The senators also established a link between Makenzi and preacher Ezekiel Odero of the New Life Ministries, owing to a "business transaction", in which Odero acquired a TV station, Times TV, from Makenzi.
They want the DCI to investigate the pair's relationship, "with a view of establishing any criminal culpability of Ezekiel Odero in aiding or abetting the event in the Shakahola tragedy within 30 days."
The move follows Odero's admission that he intended to acquire the station, and had paid a Sh500,000 deposit, but shelved the plan as he did not agree with Makenzi's teachings.
Members of the committee were last week in a spot over a site visit to Makueni, where Odero's church is located, amid claims that they did not visit the place officially.
Kakamega Senator Boni Khalwale wondered why the committee's members privately sponsored their trip to Mavueni, with Mungatana arguing they were pressed for time, and would claim reimbursements.
Odero had told the committee that he had never preached with Makenzi, and neither had he been to Shakahola, the theatre of the massacre that claimed more than 400 lives.
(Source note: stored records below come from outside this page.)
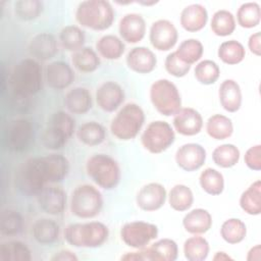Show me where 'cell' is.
I'll return each instance as SVG.
<instances>
[{
  "mask_svg": "<svg viewBox=\"0 0 261 261\" xmlns=\"http://www.w3.org/2000/svg\"><path fill=\"white\" fill-rule=\"evenodd\" d=\"M69 172V161L62 154L31 157L17 170L16 186L27 196H38L51 184L62 181Z\"/></svg>",
  "mask_w": 261,
  "mask_h": 261,
  "instance_id": "obj_1",
  "label": "cell"
},
{
  "mask_svg": "<svg viewBox=\"0 0 261 261\" xmlns=\"http://www.w3.org/2000/svg\"><path fill=\"white\" fill-rule=\"evenodd\" d=\"M9 84L17 98L27 99L38 94L43 85L42 67L38 60L24 58L18 61L10 73Z\"/></svg>",
  "mask_w": 261,
  "mask_h": 261,
  "instance_id": "obj_2",
  "label": "cell"
},
{
  "mask_svg": "<svg viewBox=\"0 0 261 261\" xmlns=\"http://www.w3.org/2000/svg\"><path fill=\"white\" fill-rule=\"evenodd\" d=\"M75 20L84 28L93 31L108 30L114 22L115 11L105 0L82 1L75 10Z\"/></svg>",
  "mask_w": 261,
  "mask_h": 261,
  "instance_id": "obj_3",
  "label": "cell"
},
{
  "mask_svg": "<svg viewBox=\"0 0 261 261\" xmlns=\"http://www.w3.org/2000/svg\"><path fill=\"white\" fill-rule=\"evenodd\" d=\"M65 242L75 248H99L109 237L106 224L100 221L70 223L63 231Z\"/></svg>",
  "mask_w": 261,
  "mask_h": 261,
  "instance_id": "obj_4",
  "label": "cell"
},
{
  "mask_svg": "<svg viewBox=\"0 0 261 261\" xmlns=\"http://www.w3.org/2000/svg\"><path fill=\"white\" fill-rule=\"evenodd\" d=\"M88 176L101 189L110 191L115 189L121 178L118 162L108 154L97 153L86 162Z\"/></svg>",
  "mask_w": 261,
  "mask_h": 261,
  "instance_id": "obj_5",
  "label": "cell"
},
{
  "mask_svg": "<svg viewBox=\"0 0 261 261\" xmlns=\"http://www.w3.org/2000/svg\"><path fill=\"white\" fill-rule=\"evenodd\" d=\"M145 122V113L137 103H126L112 118L110 132L119 141H130L141 132Z\"/></svg>",
  "mask_w": 261,
  "mask_h": 261,
  "instance_id": "obj_6",
  "label": "cell"
},
{
  "mask_svg": "<svg viewBox=\"0 0 261 261\" xmlns=\"http://www.w3.org/2000/svg\"><path fill=\"white\" fill-rule=\"evenodd\" d=\"M75 132V120L62 110L54 112L41 136L43 146L52 151L62 149Z\"/></svg>",
  "mask_w": 261,
  "mask_h": 261,
  "instance_id": "obj_7",
  "label": "cell"
},
{
  "mask_svg": "<svg viewBox=\"0 0 261 261\" xmlns=\"http://www.w3.org/2000/svg\"><path fill=\"white\" fill-rule=\"evenodd\" d=\"M103 204L101 192L93 185L83 184L71 192L69 209L71 214L79 218L91 219L100 214Z\"/></svg>",
  "mask_w": 261,
  "mask_h": 261,
  "instance_id": "obj_8",
  "label": "cell"
},
{
  "mask_svg": "<svg viewBox=\"0 0 261 261\" xmlns=\"http://www.w3.org/2000/svg\"><path fill=\"white\" fill-rule=\"evenodd\" d=\"M149 97L153 107L164 116L174 115L181 108V97L177 87L167 79L152 83Z\"/></svg>",
  "mask_w": 261,
  "mask_h": 261,
  "instance_id": "obj_9",
  "label": "cell"
},
{
  "mask_svg": "<svg viewBox=\"0 0 261 261\" xmlns=\"http://www.w3.org/2000/svg\"><path fill=\"white\" fill-rule=\"evenodd\" d=\"M175 141L173 127L164 120L151 121L141 136V144L151 154L166 151Z\"/></svg>",
  "mask_w": 261,
  "mask_h": 261,
  "instance_id": "obj_10",
  "label": "cell"
},
{
  "mask_svg": "<svg viewBox=\"0 0 261 261\" xmlns=\"http://www.w3.org/2000/svg\"><path fill=\"white\" fill-rule=\"evenodd\" d=\"M34 140V126L27 118L9 121L3 132V144L11 152H23Z\"/></svg>",
  "mask_w": 261,
  "mask_h": 261,
  "instance_id": "obj_11",
  "label": "cell"
},
{
  "mask_svg": "<svg viewBox=\"0 0 261 261\" xmlns=\"http://www.w3.org/2000/svg\"><path fill=\"white\" fill-rule=\"evenodd\" d=\"M158 226L154 223L135 220L124 223L120 228V239L129 248H146L158 237Z\"/></svg>",
  "mask_w": 261,
  "mask_h": 261,
  "instance_id": "obj_12",
  "label": "cell"
},
{
  "mask_svg": "<svg viewBox=\"0 0 261 261\" xmlns=\"http://www.w3.org/2000/svg\"><path fill=\"white\" fill-rule=\"evenodd\" d=\"M178 33L172 21L158 19L154 21L149 31V41L158 51H169L177 43Z\"/></svg>",
  "mask_w": 261,
  "mask_h": 261,
  "instance_id": "obj_13",
  "label": "cell"
},
{
  "mask_svg": "<svg viewBox=\"0 0 261 261\" xmlns=\"http://www.w3.org/2000/svg\"><path fill=\"white\" fill-rule=\"evenodd\" d=\"M206 150L198 143H187L181 145L175 152L176 165L188 172L200 169L206 161Z\"/></svg>",
  "mask_w": 261,
  "mask_h": 261,
  "instance_id": "obj_14",
  "label": "cell"
},
{
  "mask_svg": "<svg viewBox=\"0 0 261 261\" xmlns=\"http://www.w3.org/2000/svg\"><path fill=\"white\" fill-rule=\"evenodd\" d=\"M166 199L167 193L163 185L159 182H149L138 191L136 204L143 211L153 212L162 208Z\"/></svg>",
  "mask_w": 261,
  "mask_h": 261,
  "instance_id": "obj_15",
  "label": "cell"
},
{
  "mask_svg": "<svg viewBox=\"0 0 261 261\" xmlns=\"http://www.w3.org/2000/svg\"><path fill=\"white\" fill-rule=\"evenodd\" d=\"M96 103L105 112H114L124 101L125 94L122 87L113 81L102 83L96 90Z\"/></svg>",
  "mask_w": 261,
  "mask_h": 261,
  "instance_id": "obj_16",
  "label": "cell"
},
{
  "mask_svg": "<svg viewBox=\"0 0 261 261\" xmlns=\"http://www.w3.org/2000/svg\"><path fill=\"white\" fill-rule=\"evenodd\" d=\"M172 124L176 133L186 137L198 135L203 128L201 113L192 107H181L174 115Z\"/></svg>",
  "mask_w": 261,
  "mask_h": 261,
  "instance_id": "obj_17",
  "label": "cell"
},
{
  "mask_svg": "<svg viewBox=\"0 0 261 261\" xmlns=\"http://www.w3.org/2000/svg\"><path fill=\"white\" fill-rule=\"evenodd\" d=\"M40 208L49 215H60L66 207V193L58 186H46L37 196Z\"/></svg>",
  "mask_w": 261,
  "mask_h": 261,
  "instance_id": "obj_18",
  "label": "cell"
},
{
  "mask_svg": "<svg viewBox=\"0 0 261 261\" xmlns=\"http://www.w3.org/2000/svg\"><path fill=\"white\" fill-rule=\"evenodd\" d=\"M118 32L121 40L128 44H137L146 35V21L139 13H126L119 20Z\"/></svg>",
  "mask_w": 261,
  "mask_h": 261,
  "instance_id": "obj_19",
  "label": "cell"
},
{
  "mask_svg": "<svg viewBox=\"0 0 261 261\" xmlns=\"http://www.w3.org/2000/svg\"><path fill=\"white\" fill-rule=\"evenodd\" d=\"M47 85L53 90H64L68 88L75 79L71 66L64 61H52L45 68Z\"/></svg>",
  "mask_w": 261,
  "mask_h": 261,
  "instance_id": "obj_20",
  "label": "cell"
},
{
  "mask_svg": "<svg viewBox=\"0 0 261 261\" xmlns=\"http://www.w3.org/2000/svg\"><path fill=\"white\" fill-rule=\"evenodd\" d=\"M127 67L134 72L146 74L152 72L157 65L155 53L148 47H134L128 51L125 57Z\"/></svg>",
  "mask_w": 261,
  "mask_h": 261,
  "instance_id": "obj_21",
  "label": "cell"
},
{
  "mask_svg": "<svg viewBox=\"0 0 261 261\" xmlns=\"http://www.w3.org/2000/svg\"><path fill=\"white\" fill-rule=\"evenodd\" d=\"M28 49L32 58L47 61L58 53V43L52 34L39 33L31 39Z\"/></svg>",
  "mask_w": 261,
  "mask_h": 261,
  "instance_id": "obj_22",
  "label": "cell"
},
{
  "mask_svg": "<svg viewBox=\"0 0 261 261\" xmlns=\"http://www.w3.org/2000/svg\"><path fill=\"white\" fill-rule=\"evenodd\" d=\"M208 21V11L202 4L194 3L186 6L179 15L181 28L189 33L203 30Z\"/></svg>",
  "mask_w": 261,
  "mask_h": 261,
  "instance_id": "obj_23",
  "label": "cell"
},
{
  "mask_svg": "<svg viewBox=\"0 0 261 261\" xmlns=\"http://www.w3.org/2000/svg\"><path fill=\"white\" fill-rule=\"evenodd\" d=\"M218 98L221 107L233 113L240 110L243 101V95L240 85L232 79L224 80L218 89Z\"/></svg>",
  "mask_w": 261,
  "mask_h": 261,
  "instance_id": "obj_24",
  "label": "cell"
},
{
  "mask_svg": "<svg viewBox=\"0 0 261 261\" xmlns=\"http://www.w3.org/2000/svg\"><path fill=\"white\" fill-rule=\"evenodd\" d=\"M64 106L71 114H85L93 107L91 92L84 87L70 89L64 97Z\"/></svg>",
  "mask_w": 261,
  "mask_h": 261,
  "instance_id": "obj_25",
  "label": "cell"
},
{
  "mask_svg": "<svg viewBox=\"0 0 261 261\" xmlns=\"http://www.w3.org/2000/svg\"><path fill=\"white\" fill-rule=\"evenodd\" d=\"M212 216L210 212L203 208H196L188 212L182 218L185 230L192 234L206 233L212 227Z\"/></svg>",
  "mask_w": 261,
  "mask_h": 261,
  "instance_id": "obj_26",
  "label": "cell"
},
{
  "mask_svg": "<svg viewBox=\"0 0 261 261\" xmlns=\"http://www.w3.org/2000/svg\"><path fill=\"white\" fill-rule=\"evenodd\" d=\"M148 261H174L178 256V247L175 241L164 238L145 248Z\"/></svg>",
  "mask_w": 261,
  "mask_h": 261,
  "instance_id": "obj_27",
  "label": "cell"
},
{
  "mask_svg": "<svg viewBox=\"0 0 261 261\" xmlns=\"http://www.w3.org/2000/svg\"><path fill=\"white\" fill-rule=\"evenodd\" d=\"M34 239L41 245H52L59 239V225L50 218H39L32 226Z\"/></svg>",
  "mask_w": 261,
  "mask_h": 261,
  "instance_id": "obj_28",
  "label": "cell"
},
{
  "mask_svg": "<svg viewBox=\"0 0 261 261\" xmlns=\"http://www.w3.org/2000/svg\"><path fill=\"white\" fill-rule=\"evenodd\" d=\"M76 138L85 146H98L105 141L106 129L98 121H87L81 124L76 129Z\"/></svg>",
  "mask_w": 261,
  "mask_h": 261,
  "instance_id": "obj_29",
  "label": "cell"
},
{
  "mask_svg": "<svg viewBox=\"0 0 261 261\" xmlns=\"http://www.w3.org/2000/svg\"><path fill=\"white\" fill-rule=\"evenodd\" d=\"M71 63L80 72L92 73L100 67L101 60L92 47H83L71 54Z\"/></svg>",
  "mask_w": 261,
  "mask_h": 261,
  "instance_id": "obj_30",
  "label": "cell"
},
{
  "mask_svg": "<svg viewBox=\"0 0 261 261\" xmlns=\"http://www.w3.org/2000/svg\"><path fill=\"white\" fill-rule=\"evenodd\" d=\"M96 51L106 60H117L125 51L123 41L115 35H104L96 42Z\"/></svg>",
  "mask_w": 261,
  "mask_h": 261,
  "instance_id": "obj_31",
  "label": "cell"
},
{
  "mask_svg": "<svg viewBox=\"0 0 261 261\" xmlns=\"http://www.w3.org/2000/svg\"><path fill=\"white\" fill-rule=\"evenodd\" d=\"M207 135L216 140L222 141L231 137L233 133V123L228 116L223 114H213L206 121Z\"/></svg>",
  "mask_w": 261,
  "mask_h": 261,
  "instance_id": "obj_32",
  "label": "cell"
},
{
  "mask_svg": "<svg viewBox=\"0 0 261 261\" xmlns=\"http://www.w3.org/2000/svg\"><path fill=\"white\" fill-rule=\"evenodd\" d=\"M240 207L249 215L261 213V181L258 179L251 184L240 197Z\"/></svg>",
  "mask_w": 261,
  "mask_h": 261,
  "instance_id": "obj_33",
  "label": "cell"
},
{
  "mask_svg": "<svg viewBox=\"0 0 261 261\" xmlns=\"http://www.w3.org/2000/svg\"><path fill=\"white\" fill-rule=\"evenodd\" d=\"M32 252L21 241H7L0 246V261H31Z\"/></svg>",
  "mask_w": 261,
  "mask_h": 261,
  "instance_id": "obj_34",
  "label": "cell"
},
{
  "mask_svg": "<svg viewBox=\"0 0 261 261\" xmlns=\"http://www.w3.org/2000/svg\"><path fill=\"white\" fill-rule=\"evenodd\" d=\"M167 200L169 206L173 210L184 212L192 207L194 203V194L188 186L177 184L170 189L167 195Z\"/></svg>",
  "mask_w": 261,
  "mask_h": 261,
  "instance_id": "obj_35",
  "label": "cell"
},
{
  "mask_svg": "<svg viewBox=\"0 0 261 261\" xmlns=\"http://www.w3.org/2000/svg\"><path fill=\"white\" fill-rule=\"evenodd\" d=\"M184 256L189 261H204L210 251L209 243L200 234H194L184 243Z\"/></svg>",
  "mask_w": 261,
  "mask_h": 261,
  "instance_id": "obj_36",
  "label": "cell"
},
{
  "mask_svg": "<svg viewBox=\"0 0 261 261\" xmlns=\"http://www.w3.org/2000/svg\"><path fill=\"white\" fill-rule=\"evenodd\" d=\"M59 43L61 47L69 52H76L85 47V32L77 25H66L59 33Z\"/></svg>",
  "mask_w": 261,
  "mask_h": 261,
  "instance_id": "obj_37",
  "label": "cell"
},
{
  "mask_svg": "<svg viewBox=\"0 0 261 261\" xmlns=\"http://www.w3.org/2000/svg\"><path fill=\"white\" fill-rule=\"evenodd\" d=\"M176 57L184 63L191 65L198 62L204 53V47L201 41L198 39H186L184 40L174 51Z\"/></svg>",
  "mask_w": 261,
  "mask_h": 261,
  "instance_id": "obj_38",
  "label": "cell"
},
{
  "mask_svg": "<svg viewBox=\"0 0 261 261\" xmlns=\"http://www.w3.org/2000/svg\"><path fill=\"white\" fill-rule=\"evenodd\" d=\"M236 18L233 14L226 9H219L212 15L210 28L212 33L218 37L230 36L236 30Z\"/></svg>",
  "mask_w": 261,
  "mask_h": 261,
  "instance_id": "obj_39",
  "label": "cell"
},
{
  "mask_svg": "<svg viewBox=\"0 0 261 261\" xmlns=\"http://www.w3.org/2000/svg\"><path fill=\"white\" fill-rule=\"evenodd\" d=\"M218 58L225 64L234 65L241 63L246 56L244 45L237 40L222 42L217 50Z\"/></svg>",
  "mask_w": 261,
  "mask_h": 261,
  "instance_id": "obj_40",
  "label": "cell"
},
{
  "mask_svg": "<svg viewBox=\"0 0 261 261\" xmlns=\"http://www.w3.org/2000/svg\"><path fill=\"white\" fill-rule=\"evenodd\" d=\"M199 184L201 189L211 196L220 195L224 190L223 174L212 167H207L200 173Z\"/></svg>",
  "mask_w": 261,
  "mask_h": 261,
  "instance_id": "obj_41",
  "label": "cell"
},
{
  "mask_svg": "<svg viewBox=\"0 0 261 261\" xmlns=\"http://www.w3.org/2000/svg\"><path fill=\"white\" fill-rule=\"evenodd\" d=\"M247 234V226L240 218H228L220 226V237L230 245L240 244Z\"/></svg>",
  "mask_w": 261,
  "mask_h": 261,
  "instance_id": "obj_42",
  "label": "cell"
},
{
  "mask_svg": "<svg viewBox=\"0 0 261 261\" xmlns=\"http://www.w3.org/2000/svg\"><path fill=\"white\" fill-rule=\"evenodd\" d=\"M240 150L233 144H222L217 146L212 152V160L218 167L231 168L240 160Z\"/></svg>",
  "mask_w": 261,
  "mask_h": 261,
  "instance_id": "obj_43",
  "label": "cell"
},
{
  "mask_svg": "<svg viewBox=\"0 0 261 261\" xmlns=\"http://www.w3.org/2000/svg\"><path fill=\"white\" fill-rule=\"evenodd\" d=\"M261 9L257 2L243 3L237 11L238 24L244 29H253L260 23Z\"/></svg>",
  "mask_w": 261,
  "mask_h": 261,
  "instance_id": "obj_44",
  "label": "cell"
},
{
  "mask_svg": "<svg viewBox=\"0 0 261 261\" xmlns=\"http://www.w3.org/2000/svg\"><path fill=\"white\" fill-rule=\"evenodd\" d=\"M195 79L202 85L209 86L215 84L220 76L218 64L210 59H204L197 63L194 68Z\"/></svg>",
  "mask_w": 261,
  "mask_h": 261,
  "instance_id": "obj_45",
  "label": "cell"
},
{
  "mask_svg": "<svg viewBox=\"0 0 261 261\" xmlns=\"http://www.w3.org/2000/svg\"><path fill=\"white\" fill-rule=\"evenodd\" d=\"M23 227V219L19 212L12 209H5L1 213L0 231L2 236H16Z\"/></svg>",
  "mask_w": 261,
  "mask_h": 261,
  "instance_id": "obj_46",
  "label": "cell"
},
{
  "mask_svg": "<svg viewBox=\"0 0 261 261\" xmlns=\"http://www.w3.org/2000/svg\"><path fill=\"white\" fill-rule=\"evenodd\" d=\"M44 3L40 0H19L14 2L15 15L25 21L38 18L43 12Z\"/></svg>",
  "mask_w": 261,
  "mask_h": 261,
  "instance_id": "obj_47",
  "label": "cell"
},
{
  "mask_svg": "<svg viewBox=\"0 0 261 261\" xmlns=\"http://www.w3.org/2000/svg\"><path fill=\"white\" fill-rule=\"evenodd\" d=\"M164 67L165 70L174 77H184L189 73L191 69V65L181 62L176 57L174 52H171L166 56L164 61Z\"/></svg>",
  "mask_w": 261,
  "mask_h": 261,
  "instance_id": "obj_48",
  "label": "cell"
},
{
  "mask_svg": "<svg viewBox=\"0 0 261 261\" xmlns=\"http://www.w3.org/2000/svg\"><path fill=\"white\" fill-rule=\"evenodd\" d=\"M244 161L248 168L259 171L261 169V145L257 144L250 147L245 153Z\"/></svg>",
  "mask_w": 261,
  "mask_h": 261,
  "instance_id": "obj_49",
  "label": "cell"
},
{
  "mask_svg": "<svg viewBox=\"0 0 261 261\" xmlns=\"http://www.w3.org/2000/svg\"><path fill=\"white\" fill-rule=\"evenodd\" d=\"M261 34L260 32H256L254 34H252L249 37L248 40V47L251 53H253L256 56H260L261 54Z\"/></svg>",
  "mask_w": 261,
  "mask_h": 261,
  "instance_id": "obj_50",
  "label": "cell"
},
{
  "mask_svg": "<svg viewBox=\"0 0 261 261\" xmlns=\"http://www.w3.org/2000/svg\"><path fill=\"white\" fill-rule=\"evenodd\" d=\"M120 259L125 261H145L147 260L146 250L145 248H143V249H137V251H134V252H126L124 255L120 257Z\"/></svg>",
  "mask_w": 261,
  "mask_h": 261,
  "instance_id": "obj_51",
  "label": "cell"
},
{
  "mask_svg": "<svg viewBox=\"0 0 261 261\" xmlns=\"http://www.w3.org/2000/svg\"><path fill=\"white\" fill-rule=\"evenodd\" d=\"M52 261H77V256L69 250H61L51 257Z\"/></svg>",
  "mask_w": 261,
  "mask_h": 261,
  "instance_id": "obj_52",
  "label": "cell"
},
{
  "mask_svg": "<svg viewBox=\"0 0 261 261\" xmlns=\"http://www.w3.org/2000/svg\"><path fill=\"white\" fill-rule=\"evenodd\" d=\"M260 253H261V249H260V245H256L255 247H252L250 249V251L248 252L247 255V260L248 261H258L260 260Z\"/></svg>",
  "mask_w": 261,
  "mask_h": 261,
  "instance_id": "obj_53",
  "label": "cell"
},
{
  "mask_svg": "<svg viewBox=\"0 0 261 261\" xmlns=\"http://www.w3.org/2000/svg\"><path fill=\"white\" fill-rule=\"evenodd\" d=\"M213 260H215V261H225V260H232V258L228 254H226L225 252L218 251L213 256Z\"/></svg>",
  "mask_w": 261,
  "mask_h": 261,
  "instance_id": "obj_54",
  "label": "cell"
},
{
  "mask_svg": "<svg viewBox=\"0 0 261 261\" xmlns=\"http://www.w3.org/2000/svg\"><path fill=\"white\" fill-rule=\"evenodd\" d=\"M139 4H142V5H146V6H151V5H154L156 4L157 2L155 1H152V2H145V1H142V2H138Z\"/></svg>",
  "mask_w": 261,
  "mask_h": 261,
  "instance_id": "obj_55",
  "label": "cell"
}]
</instances>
As the committee noted, the Shakahola tragedy is Kenya's worst experience of religious extremism by the sheer number of deaths recorded.
In terms of scale, the 1998 bombing of the United States Embassy follows second with 213 deaths, the 2015 attack on the Garissa University College that claimed 148 lives is third.
Other tragedies highlighted include the Westgate attack of 2013 that killed 67, the 2019 Dusit terror attack that claimed 21 people and the 1980 bombing of the Norfolk Hotel in Nairobi that claimed 20 lives, as well as the Kikambala Hotel bombing in 2002 that killed 13.
But Kenya has witnessed incidences of mass deaths, including the Wagalla Massacre, which claimed more than 5,000 lives and the post-election violence of 2007/08 that killed more than 1,000.